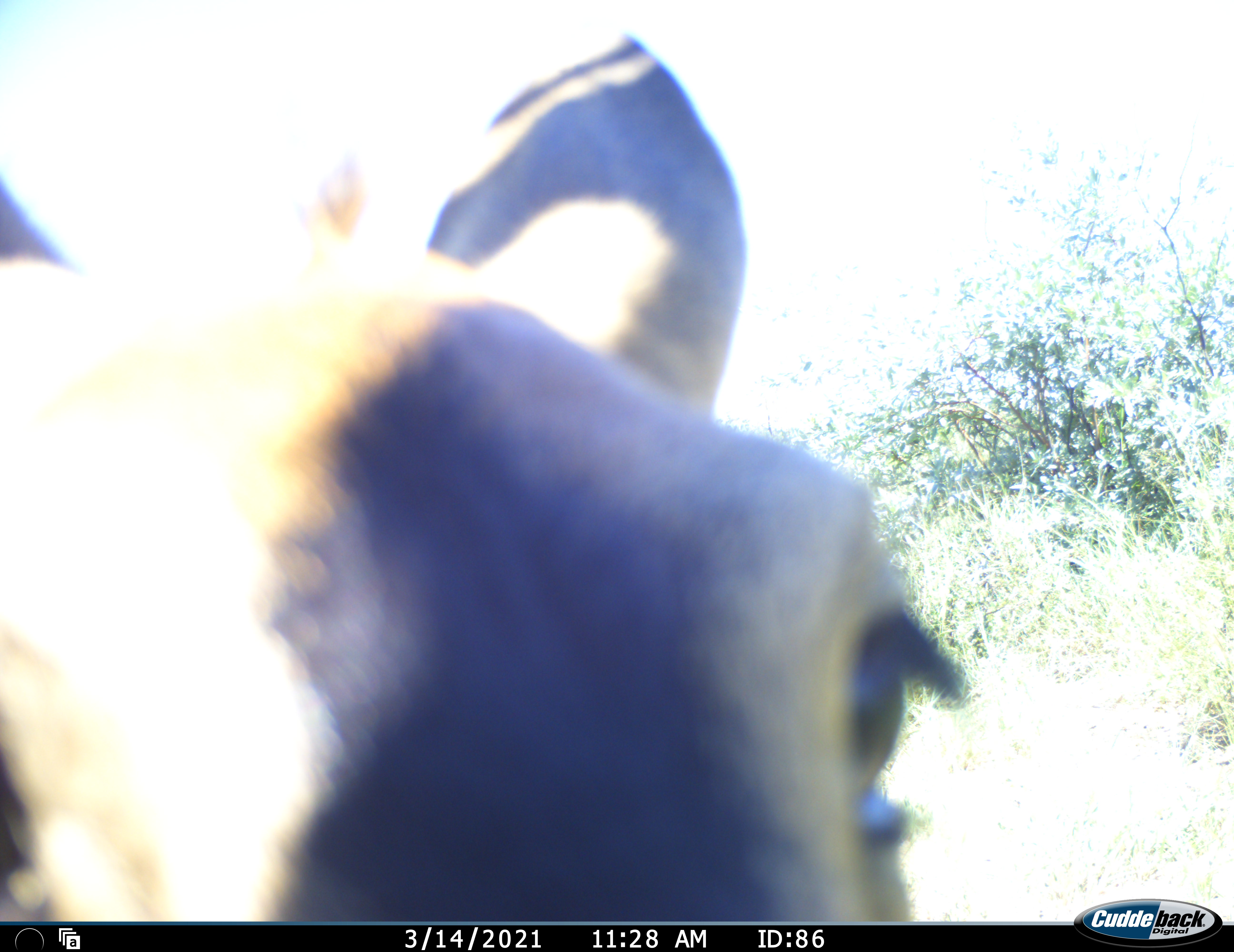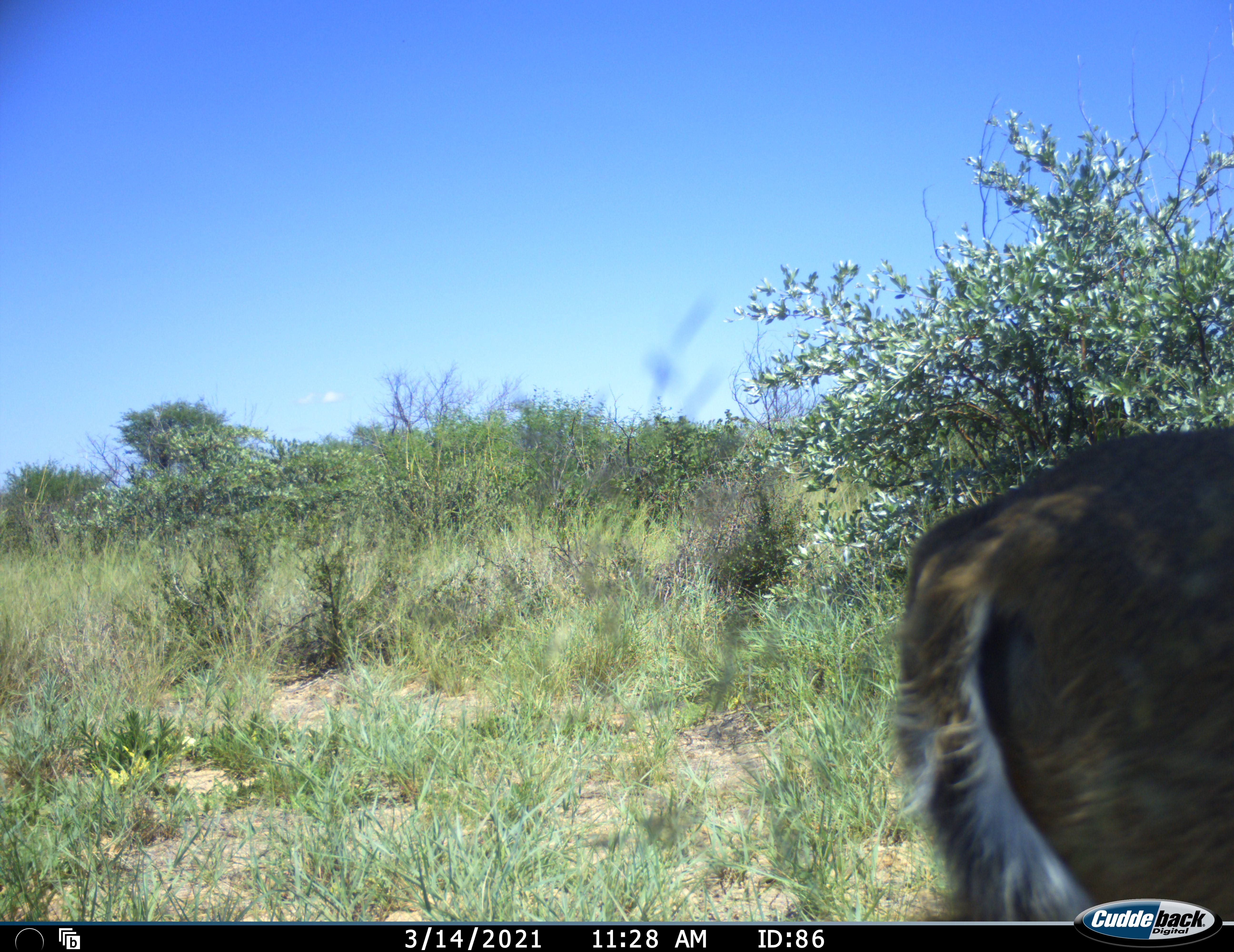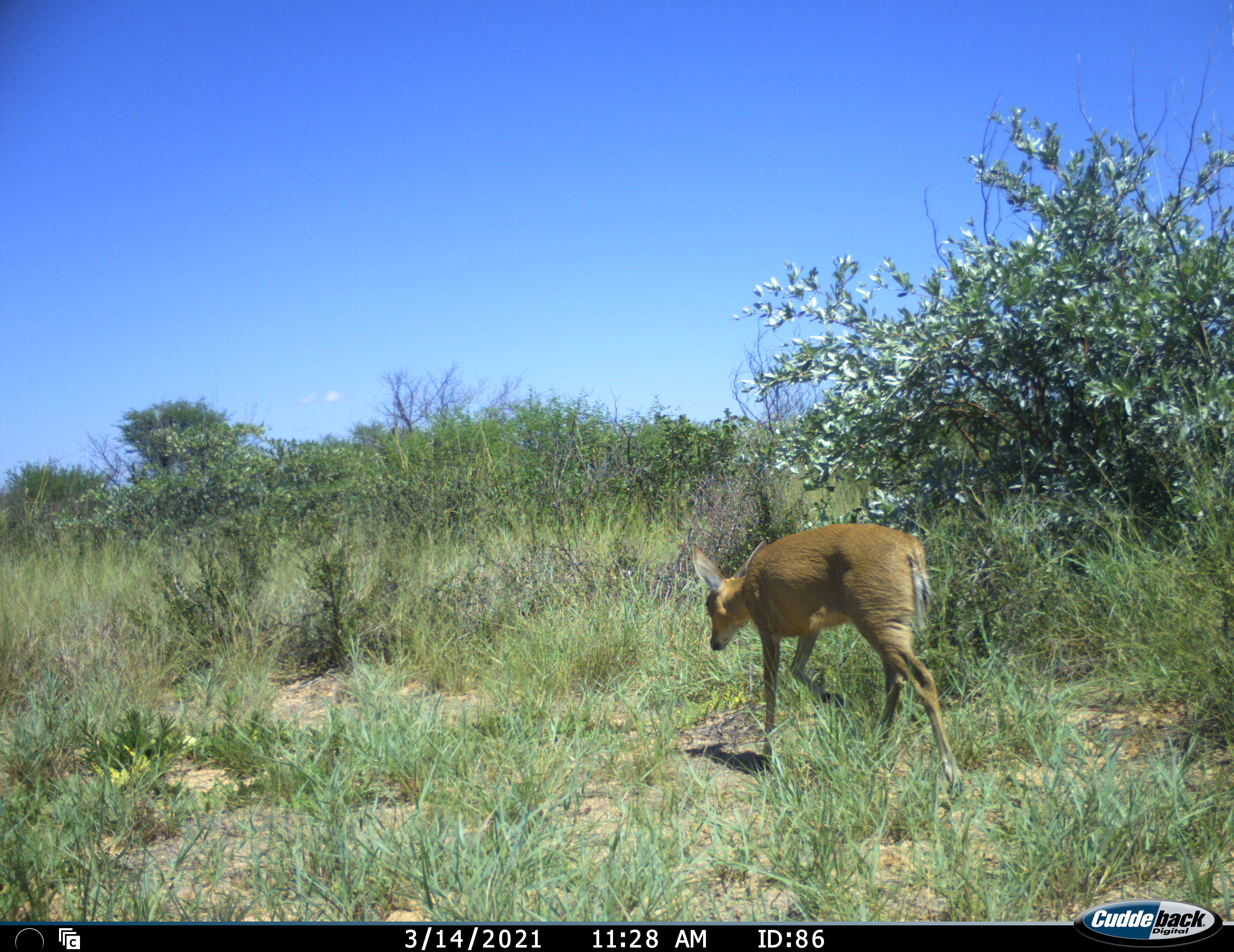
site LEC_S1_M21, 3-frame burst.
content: unidentified animal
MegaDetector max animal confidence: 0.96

__Instructions for the task__. Search the listing for the word "animal", and copy every line in which it is found.

__Completed exercise__.
content: unidentified animal
MegaDetector max animal confidence: 0.96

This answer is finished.